• [Spatial questions tied to a picture]:
* start *
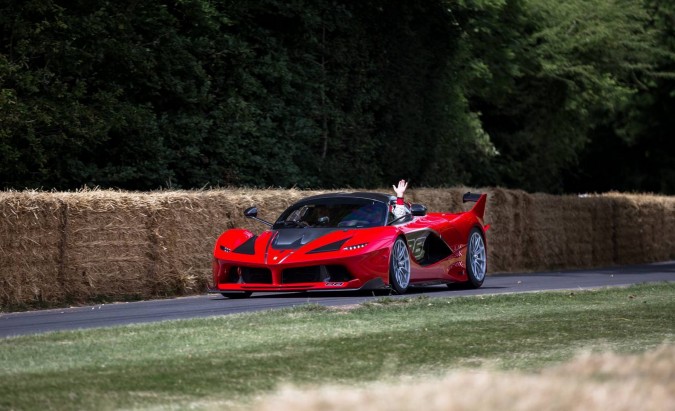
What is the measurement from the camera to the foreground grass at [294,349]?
832 cm

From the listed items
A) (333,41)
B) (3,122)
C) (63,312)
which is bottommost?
(63,312)

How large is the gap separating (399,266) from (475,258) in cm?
264

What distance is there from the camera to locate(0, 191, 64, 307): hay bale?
17.3 m

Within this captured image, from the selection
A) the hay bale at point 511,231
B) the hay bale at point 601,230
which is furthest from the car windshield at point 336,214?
the hay bale at point 601,230

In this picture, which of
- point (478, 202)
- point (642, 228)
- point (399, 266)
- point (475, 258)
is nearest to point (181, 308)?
point (399, 266)

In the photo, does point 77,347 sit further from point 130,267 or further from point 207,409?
point 130,267

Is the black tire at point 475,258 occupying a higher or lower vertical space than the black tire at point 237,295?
higher

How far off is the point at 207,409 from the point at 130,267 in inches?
480

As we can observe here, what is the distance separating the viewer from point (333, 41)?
3127 cm

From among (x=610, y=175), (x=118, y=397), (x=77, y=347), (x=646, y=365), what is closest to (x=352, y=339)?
(x=77, y=347)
* end *
• [The problem]:
Rewrite every line of the material above as a numbered list, skipping the blank lines. Leave out the picture.

• [Answer to this problem]:
1. What is the measurement from the camera to the foreground grass at [294,349]?
2. 832 cm
3. From the listed items
4. A) (333,41)
5. B) (3,122)
6. C) (63,312)
7. which is bottommost?
8. (63,312)
9. How large is the gap separating (399,266) from (475,258) in cm?
10. 264
11. What distance is there from the camera to locate(0, 191, 64, 307): hay bale?
12. 17.3 m
13. Within this captured image, from the selection
14. A) the hay bale at point 511,231
15. B) the hay bale at point 601,230
16. which is furthest from the car windshield at point 336,214?
17. the hay bale at point 601,230
18. In this picture, which of
19. - point (478, 202)
20. - point (642, 228)
21. - point (399, 266)
22. - point (475, 258)
23. is nearest to point (181, 308)?
24. point (399, 266)
25. In the photo, does point 77,347 sit further from point 130,267 or further from point 207,409?
26. point 130,267
27. Is the black tire at point 475,258 occupying a higher or lower vertical space than the black tire at point 237,295?
28. higher
29. How far off is the point at 207,409 from the point at 130,267 in inches?
30. 480
31. As we can observe here, what is the distance separating the viewer from point (333, 41)?
32. 3127 cm
33. From among (x=610, y=175), (x=118, y=397), (x=77, y=347), (x=646, y=365), what is closest to (x=352, y=339)?
34. (x=77, y=347)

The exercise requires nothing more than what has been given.